The longest-running industry report for insights on software portfolios, spend, and risk, sourced from Zylo’s eight years of SaaS spend, license, and usage data, with more than 40M SaaS licenses and $40B in SaaS spend under management.

The Rising Tide of SaaS Costs

In today’s economy, the cost of everything has gone up—from gas to groceries to admission to the happiest place on earth. Unfortunately, this economic environment has also impacted SaaS costs. The good news? You can rein it in with SaaS Management.
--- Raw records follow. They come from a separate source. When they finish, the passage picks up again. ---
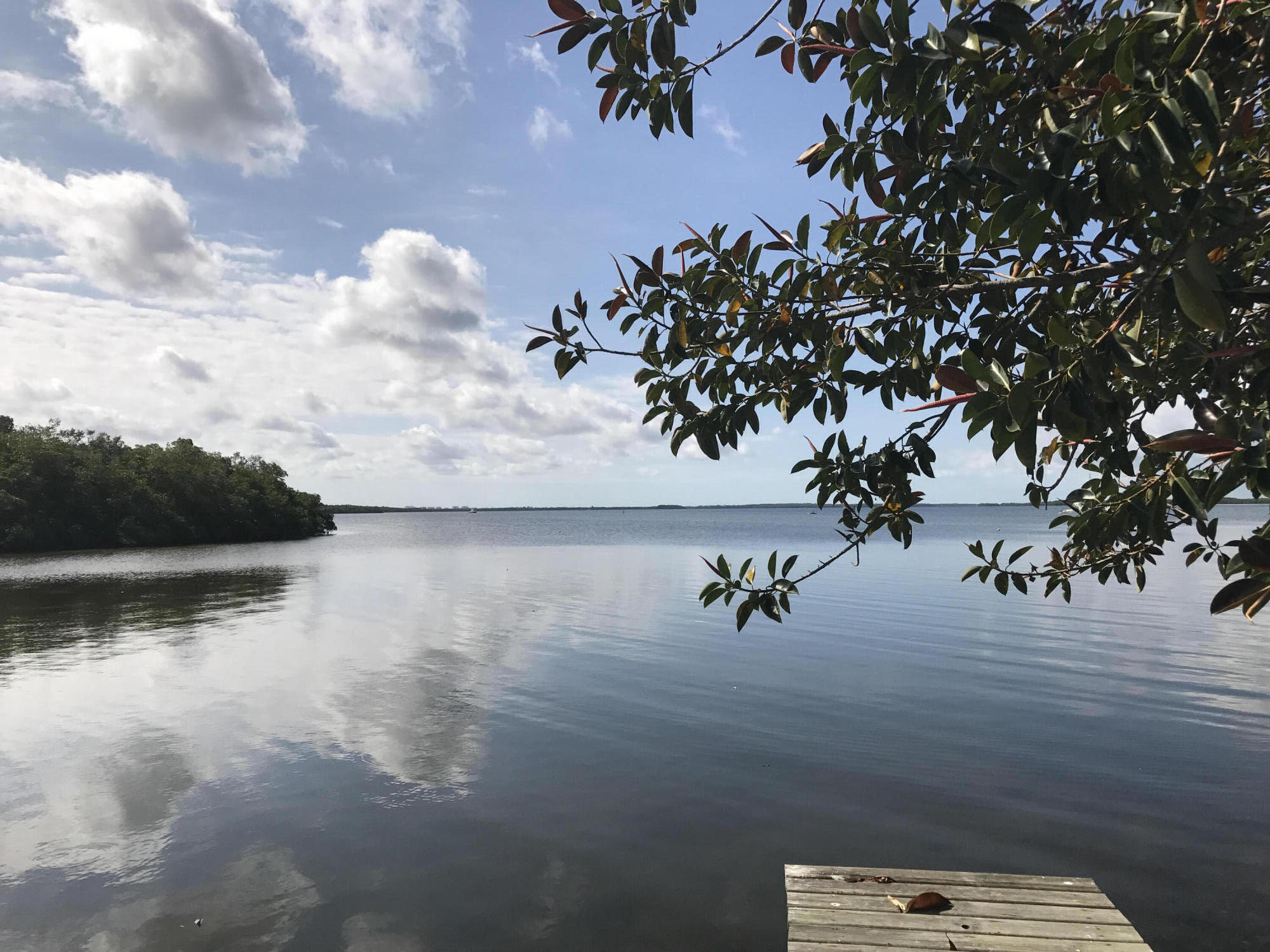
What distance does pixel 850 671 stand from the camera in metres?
13.4

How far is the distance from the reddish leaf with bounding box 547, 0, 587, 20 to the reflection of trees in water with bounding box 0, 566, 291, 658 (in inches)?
739

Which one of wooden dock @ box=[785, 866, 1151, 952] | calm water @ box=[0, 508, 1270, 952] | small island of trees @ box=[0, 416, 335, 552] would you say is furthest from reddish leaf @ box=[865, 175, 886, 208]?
small island of trees @ box=[0, 416, 335, 552]

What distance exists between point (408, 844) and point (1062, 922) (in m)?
5.36

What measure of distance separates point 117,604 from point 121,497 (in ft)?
159

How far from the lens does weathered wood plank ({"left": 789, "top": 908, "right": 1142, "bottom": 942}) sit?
3.88m

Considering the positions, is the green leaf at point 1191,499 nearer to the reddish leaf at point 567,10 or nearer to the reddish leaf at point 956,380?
the reddish leaf at point 956,380

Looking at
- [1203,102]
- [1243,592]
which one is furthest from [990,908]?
[1203,102]

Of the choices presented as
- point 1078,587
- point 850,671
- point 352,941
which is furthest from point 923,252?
point 1078,587

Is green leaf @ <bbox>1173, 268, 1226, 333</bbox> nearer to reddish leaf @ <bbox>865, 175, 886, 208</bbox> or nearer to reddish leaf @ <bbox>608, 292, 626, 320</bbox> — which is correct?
reddish leaf @ <bbox>865, 175, 886, 208</bbox>

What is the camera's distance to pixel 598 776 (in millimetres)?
8398

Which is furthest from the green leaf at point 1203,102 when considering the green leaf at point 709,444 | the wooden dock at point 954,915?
the wooden dock at point 954,915

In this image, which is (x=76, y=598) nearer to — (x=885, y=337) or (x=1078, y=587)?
(x=885, y=337)

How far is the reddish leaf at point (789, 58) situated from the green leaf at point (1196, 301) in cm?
219

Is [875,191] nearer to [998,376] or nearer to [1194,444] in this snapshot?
[998,376]
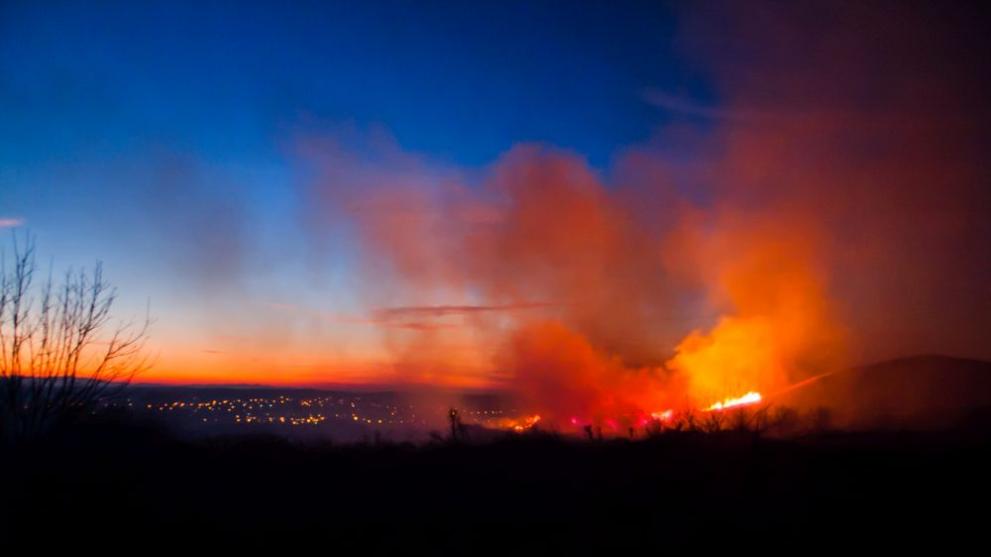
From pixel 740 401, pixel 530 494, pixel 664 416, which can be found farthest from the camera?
pixel 740 401

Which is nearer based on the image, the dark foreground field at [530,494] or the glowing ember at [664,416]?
the dark foreground field at [530,494]

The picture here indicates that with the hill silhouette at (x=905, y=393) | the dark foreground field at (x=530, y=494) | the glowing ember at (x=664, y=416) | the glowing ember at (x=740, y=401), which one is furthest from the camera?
the glowing ember at (x=740, y=401)

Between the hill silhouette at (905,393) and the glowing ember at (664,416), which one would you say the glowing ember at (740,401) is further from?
the glowing ember at (664,416)

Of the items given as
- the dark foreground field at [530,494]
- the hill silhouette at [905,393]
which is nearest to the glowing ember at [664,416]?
the hill silhouette at [905,393]

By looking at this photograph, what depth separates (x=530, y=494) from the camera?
864 centimetres

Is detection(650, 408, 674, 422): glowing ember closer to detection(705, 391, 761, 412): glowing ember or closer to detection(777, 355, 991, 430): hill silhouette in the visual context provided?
detection(705, 391, 761, 412): glowing ember

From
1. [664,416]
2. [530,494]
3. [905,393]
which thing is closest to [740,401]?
[664,416]

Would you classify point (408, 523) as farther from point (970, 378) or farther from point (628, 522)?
point (970, 378)

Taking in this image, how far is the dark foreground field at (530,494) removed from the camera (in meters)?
7.02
The 2025 SaaS Management Index uncovers why SaaS costs are rising, the smartest ways to cut financial and security risks, and why now is the time to begin a SaaS Management program. Download the report for insights to benchmark yourself against peers, build a compelling business case for SaaS Management, and optimize for the future.

INSIGHT #1

Average SaaS Spend and App Count Increase for the First Time Since 2021

In 2024, we saw a 9.3% year-over-year increase in average SaaS spending, the first increase in three years. Today, the average company spends $49M annually, or $4,830 per employee. What’s notable is that the rise in average spend is outpacing portfolio growth, which increased by a mere 2.2% to 275 applications on average.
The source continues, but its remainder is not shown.